- TASK REQUIREMENTS: Wherever a line holds the word "return", copy that line from the data.

Content starts

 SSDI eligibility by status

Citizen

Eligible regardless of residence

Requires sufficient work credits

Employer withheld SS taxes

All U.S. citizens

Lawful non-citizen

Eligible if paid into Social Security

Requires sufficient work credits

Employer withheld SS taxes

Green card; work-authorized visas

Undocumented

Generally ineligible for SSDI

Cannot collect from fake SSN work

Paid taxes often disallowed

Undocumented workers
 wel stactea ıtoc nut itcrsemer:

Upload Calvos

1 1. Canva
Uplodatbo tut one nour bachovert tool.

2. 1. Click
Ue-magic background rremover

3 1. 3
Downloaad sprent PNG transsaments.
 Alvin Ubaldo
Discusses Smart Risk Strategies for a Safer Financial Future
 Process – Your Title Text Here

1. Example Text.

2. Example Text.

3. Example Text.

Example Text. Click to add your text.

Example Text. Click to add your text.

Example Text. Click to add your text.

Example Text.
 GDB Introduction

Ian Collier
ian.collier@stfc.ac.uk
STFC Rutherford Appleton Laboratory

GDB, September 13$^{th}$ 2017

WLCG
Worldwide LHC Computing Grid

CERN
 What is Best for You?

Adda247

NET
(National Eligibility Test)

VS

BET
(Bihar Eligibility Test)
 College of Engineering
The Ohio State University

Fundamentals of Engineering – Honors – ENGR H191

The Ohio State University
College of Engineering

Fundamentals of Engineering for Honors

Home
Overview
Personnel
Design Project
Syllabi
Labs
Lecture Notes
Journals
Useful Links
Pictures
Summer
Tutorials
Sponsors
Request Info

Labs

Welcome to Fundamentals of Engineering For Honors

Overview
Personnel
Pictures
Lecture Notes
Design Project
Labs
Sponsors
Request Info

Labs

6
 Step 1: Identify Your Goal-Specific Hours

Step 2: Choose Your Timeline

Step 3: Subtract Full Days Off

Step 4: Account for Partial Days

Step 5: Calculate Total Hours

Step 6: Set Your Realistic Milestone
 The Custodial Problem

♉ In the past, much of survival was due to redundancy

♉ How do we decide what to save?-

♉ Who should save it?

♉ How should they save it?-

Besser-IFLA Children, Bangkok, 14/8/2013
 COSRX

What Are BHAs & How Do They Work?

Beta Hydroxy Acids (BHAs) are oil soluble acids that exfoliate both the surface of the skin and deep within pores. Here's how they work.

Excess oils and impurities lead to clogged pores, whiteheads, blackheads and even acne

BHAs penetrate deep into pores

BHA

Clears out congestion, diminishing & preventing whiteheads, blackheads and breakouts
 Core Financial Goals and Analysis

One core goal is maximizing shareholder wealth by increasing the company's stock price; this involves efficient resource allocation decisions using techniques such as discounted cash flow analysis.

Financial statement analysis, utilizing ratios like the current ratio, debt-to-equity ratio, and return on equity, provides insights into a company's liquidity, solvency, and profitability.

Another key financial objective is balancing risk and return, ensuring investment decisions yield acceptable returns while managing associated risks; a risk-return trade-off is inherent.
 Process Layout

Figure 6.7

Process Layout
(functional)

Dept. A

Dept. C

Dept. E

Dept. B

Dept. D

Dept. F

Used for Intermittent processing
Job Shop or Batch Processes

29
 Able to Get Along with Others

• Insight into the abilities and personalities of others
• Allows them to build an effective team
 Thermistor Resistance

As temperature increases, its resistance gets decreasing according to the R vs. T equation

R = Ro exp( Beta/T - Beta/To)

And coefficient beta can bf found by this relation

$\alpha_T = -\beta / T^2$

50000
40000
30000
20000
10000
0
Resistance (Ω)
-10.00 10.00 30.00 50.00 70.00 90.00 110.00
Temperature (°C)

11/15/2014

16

Content ends

- SOLUTION TO THIS TASK:
Financial statement analysis, utilizing ratios like the current ratio, debt-to-equity ratio, and return on equity, provides insights into a company's liquidity, solvency, and profitability.
Another key financial objective is balancing risk and return, ensuring investment decisions yield acceptable returns while managing associated risks; a risk-return trade-off is inherent.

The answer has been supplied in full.